How to check the quality of the soil, such as fertility, etc.?

What are the differences in the physical properties of particles of different sizes? An important aspect is the difference in specific surface area. Imagine in your mind a soil cube with an edge length of 1, for the sake of convenience, we can imagine it as being made up of 1 cube of sand, then the total surface area of this soil cube is 6.

So what if it was made of cubes of clay? The diameter of the clay is at least 1 25 of sand, so if you calculate, this soil cube is made up of at least 15,625 clay particles with a side length of 1 25, and the total surface area is 150, which is 25 times larger. This is only an ideal situation, in fact, due to the joints of soil minerals, when the minerals are weathered into fine clay particles, the clay particles become irregular, and thus give the clay particles a larger specific surface area.
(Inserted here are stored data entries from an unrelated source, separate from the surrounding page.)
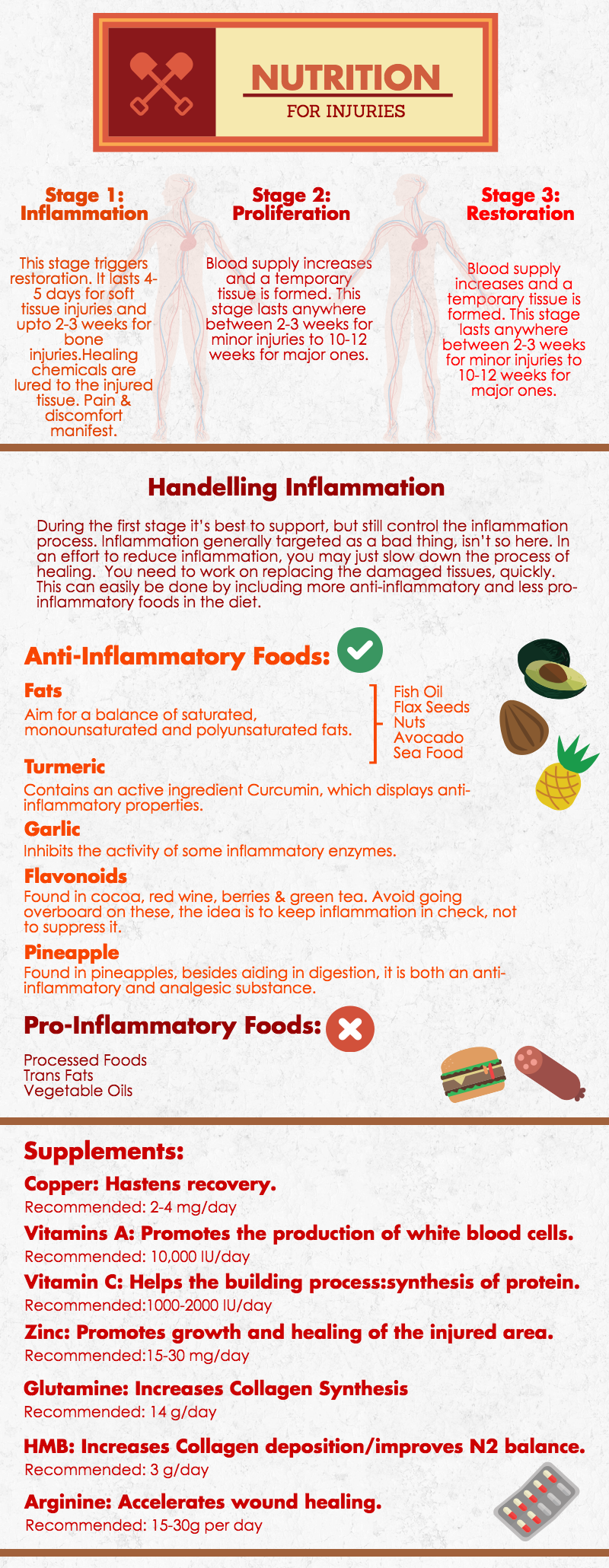 NUTRITION
FOR INJURIES

Stage 1: Inflammation

This stage triggers restoration. It lasts 4-5 days for soft tissue injuries and upto 2-3 weeks for bone injuries.Healing chemicals are lured to the injured tissue. Pain & discomfort manifest.

Stage 2: Proliferation

Blood supply increases and a temporary tissue is formed. This stage lasts anywhere between 2-3 weeks for minor injuries to 10-12 weeks for major ones.

Stage 3: Restoration

Blood supply increases and a temporary tissue is formed. This stage lasts anywhere between 2-3 weeks for minor injuries to 10-12 weeks for major ones.

Handelling Inflammation

During the first stage it's best to support, but still control the inflammation process. Inflammation generally targeted as a bad thing, isn't so here. In an effort to reduce inflammation, you may just slow down the process of healing. You need to work on replacing the damaged tissues, quickly. This can easily be done by including more anti-inflammatory and less pro-inflammatory foods in the diet.

Anti-Inflammatory Foods:

Fats
Aim for a balance of saturated, monounsaturated and polyunsaturated fats.

Fish Oil
Flax Seeds
Nuts
Avocado
Sea Food

Turmeric
Contains an active ingredient Curcumin, which displays anti-inflammatory properties.

Garlic
Inhibits the activity of some inflammatory enzymes.

Flavonoids
Found in cocoa, red wine, berries & green tea. Avoid going overboard on these, the idea is to keep inflammation in check, not to suppress it.

Pineapple
Found in pineapples, besides aiding in digestion, it is both an anti-inflammatory and analgesic substance.

Pro-Inflammatory Foods:

Processed Foods
Trans Fats
Vegetable Oils

Supplements:

Copper: Hastens recovery.
Recommended: 2-4 mg/day

Vitamins A: Promotes the production of white blood cells.
Recommended: 10,000 IU/day

Vitamin C: Helps the building process:synthesis of protein.
Recommended:1000-2000 IU/day

Zinc: Promotes growth and healing of the injured area.
Recommended:15-30 mg/day

Glutamine: Increases Collagen Synthesis
Recommended: 14 g/day

HMB: Increases Collagen deposition/improves N2 balance.
Recommended: 3 g/day

Arginine: Accelerates wound healing.
Recommended: 15-30g per day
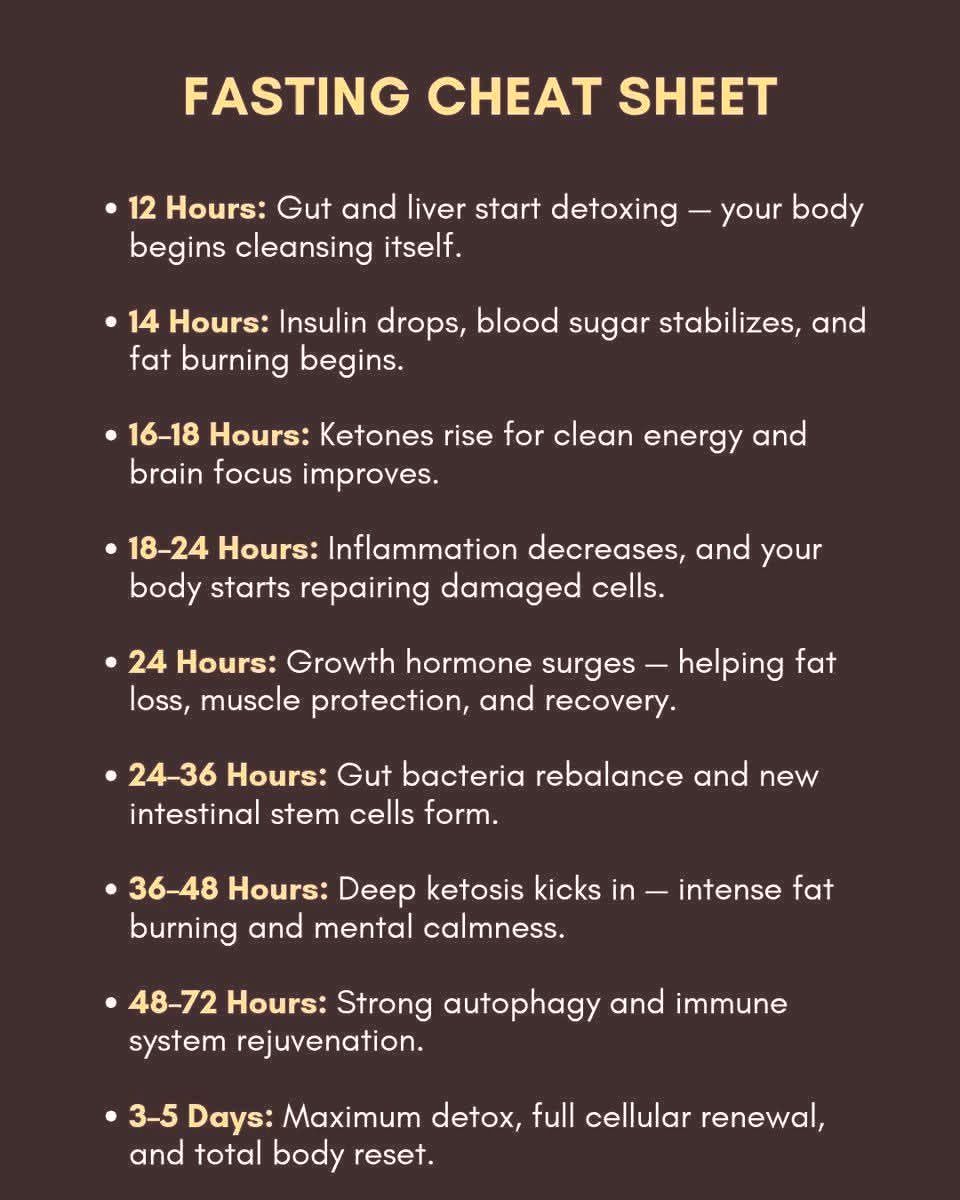 FASTING CHEAT SHEET

• 12 Hours: Gut and liver start detoxing — your body begins cleansing itself.

• 14 Hours: Insulin drops, blood sugar stabilizes, and fat burning begins.

• 16–18 Hours: Ketones rise for clean energy and brain focus improves.

• 18–24 Hours: Inflammation decreases, and your body starts repairing damaged cells.

• 24 Hours: Growth hormone surges — helping fat loss, muscle protection, and recovery.

• 24–36 Hours: Gut bacteria rebalance and new intestinal stem cells form.

• 36–48 Hours: Deep ketosis kicks in — intense fat burning and mental calmness.

• 48–72 Hours: Strong autophagy and immune system rejuvenation.

• 3–5 Days: Maximum detox, full cellular renewal, and total body reset.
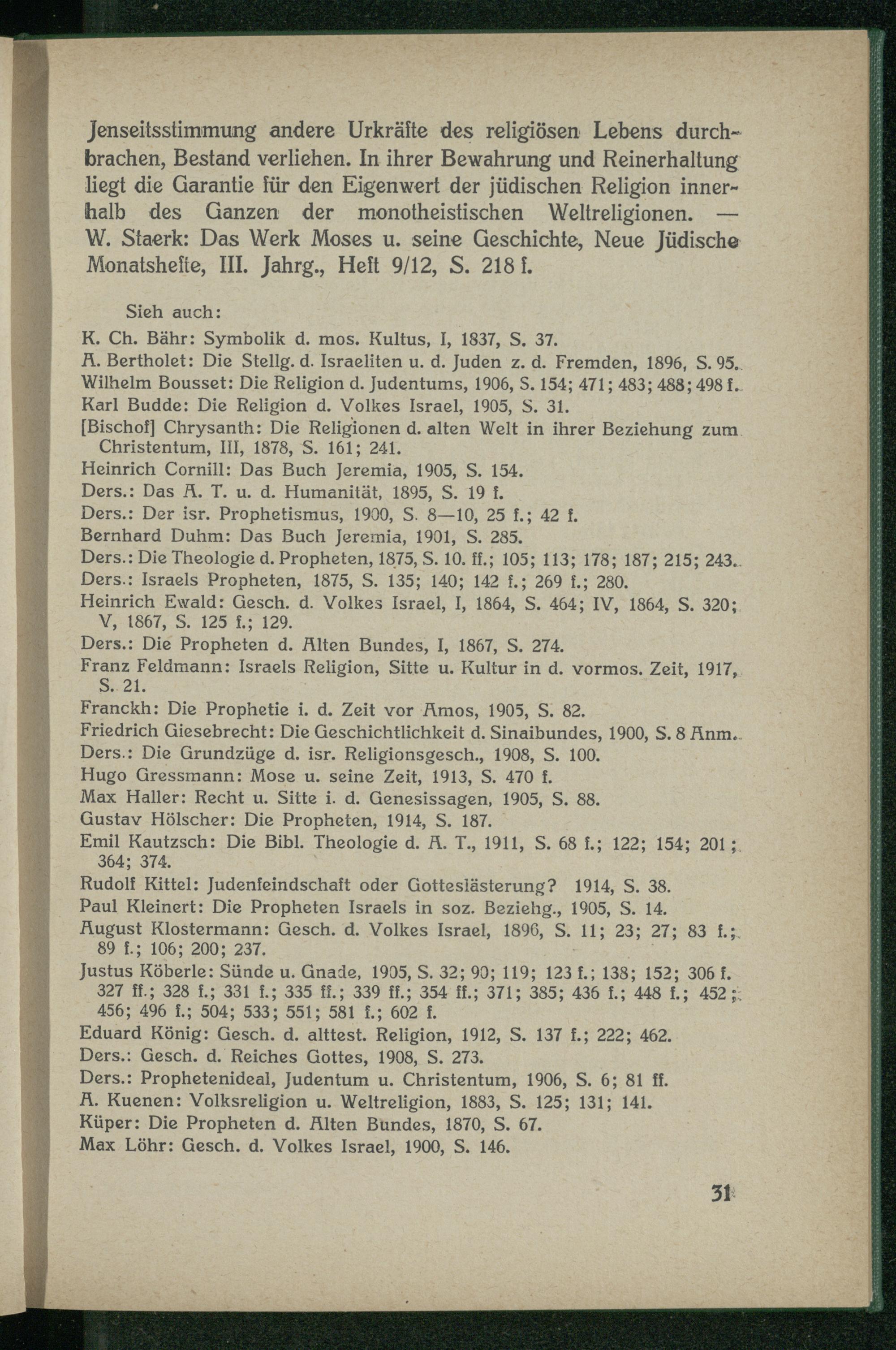 Jenseitsstimmung andere Urkräfte des religiösen Lebens durchbrachen, Bestand verliehen. In ihrer Bewahrung und Reinerhaltung liegt die Garantie für den Eigenwert der jüdischen Religion innerhalb des Ganzen der monotheistischen Weltreligionen. — W. Staerk: Das Werk Moses u. seine Geschichte, Neue Jüdische Monatshefte, III. Jahrg., Heft 9/12, S. 218 f.

Sieh auch:

K. Ch. Bähr: Symbolik d. mos. Kultus, I, 1837, S. 37.
A. Bertholet: Die Stellg. d. Israeliten u. d. Juden z. d. Fremden, 1896, S. 95.
Wilhelm Bousset: Die Religion d. Judentums, 1906, S. 154; 471; 483; 488; 498 f.
Karl Budde: Die Religion d. Volkes Israel, 1905, S. 31.
[Bischof] Chrysanth: Die Religionen d. alten Welt in ihrer Beziehung zum Christentum, III, 1878, S. 161; 241.
Heinrich Cornill: Das Buch Jeremia, 1905, S. 154.
Ders.: Das A. T. u. d. Humanität, 1895, S. 19 f.
Ders.: Der isr. Prophetismus, 1900, S. 8—10, 25 f.; 42 f.
Bernhard Duhm: Das Buch Jeremia, 1901, S. 285.
Ders.: Die Theologie d. Propheten, 1875, S. 10. ff.; 105; 113; 178; 187; 215; 243.
Ders.: Israels Propheten, 1875, S. 135; 140; 142 f.; 269 f.; 280.
Heinrich Ewald: Gesch. d. Volkes Israel, I, 1864, S. 464; IV, 1864, S. 320; V, 1867, S. 125 f.; 129.
Ders.: Die Propheten d. Alten Bundes, I, 1867, S. 274.
Franz Feldmann: Israels Religion, Sitte u. Kultur in d. vormos. Zeit, 1917, S. 21.
Franckh: Die Prophetie i. d. Zeit vor Amos, 1905, S. 82.
Friedrich Giesebrecht: Die Geschichtlichkeit d. Sinaibundes, 1900, S. 8 Anm.
Ders.: Die Grundzüge d. isr. Religionsgesch., 1908, S. 100.
Hugo Gressmann: Mose u. seine Zeit, 1913, S. 470 f.
Max Haller: Recht u. Sitte i. d. Genesissagen, 1905, S. 88.
Gustav Hölscher: Die Propheten, 1914, S. 187.
Emil Kautzsch: Die Bibl. Theologie d. A. T., 1911, S. 68 f.; 122; 154; 201; 364; 374.
Rudolf Kittel: Judenfeindschaft oder Gotteslästerung? 1914, S. 38.
Paul Kleinert: Die Propheten Israels in soz. Beziehg., 1905, S. 14.
August Klostermann: Gesch. d. Volkes Israel, 1896, S. 11; 23; 27; 83 f.; 89 f.; 106; 200; 237.
Justus Köberle: Sünde u. Gnade, 1905, S. 32; 90; 119; 123 f.; 138; 152; 306 f. 327 ff.; 328 f.; 331 f.; 335 ff.; 339 ff.; 354 ff.; 371; 385; 436 f.; 448 f.; 452; 456; 496 f.; 504; 533; 551; 581 f.; 602 f.
Eduard König: Gesch. d. alttest. Religion, 1912, S. 137 f.; 222; 462.
Ders.: Gesch. d. Reiches Gottes, 1908, S. 273.
Ders.: Prophetenideal, Judentum u. Christentum, 1906, S. 6; 81 ff.
A. Kuenen: Volksreligion u. Weltreligion, 1883, S. 125; 131; 141.
Küper: Die Propheten d. Alten Bundes, 1870, S. 67.
Max Löhr: Gesch. d. Volkes Israel, 1900, S. 146.

31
A larger surface area means greater adsorption capacity, stronger water retention capacity and the ability to adsorb mineral elements. At the same time, due to the accumulation, the porosity and aeration of the soil will become lower - this is the story of the Zen master.

It is precisely because of these differences in properties that mud kneading gives us a simple way to determine the texture of the soil. For example, if you dig out a handful of soil, mix it with a little water, and pinch it for a long time to become a ball, and you can't touch it, and it will scatter when you touch it, which shows that the main component of the soil is the sand particles with coarse particles, small specific surface area, and weak adsorption capacity, which is sand. If it can be pinched into a ball, but it can't be kneaded into strips, it means that the ratio of silt and clay in the soil is good, and this kind of soil is generally loam.

If it can be kneaded into a ball or rolled into a strip, but this strip cannot be bent or formed into a ring, it means that the sand content is relatively low, but the clay content is still not enough, which is considered silty loam. If you can knead it into a ball or a strip, you can bend it into a ring, but the ring is full of cracks, then this is clay loam. If you can perfectly complete the three challenges of balls, bars, and rings, then you can judge it as clay.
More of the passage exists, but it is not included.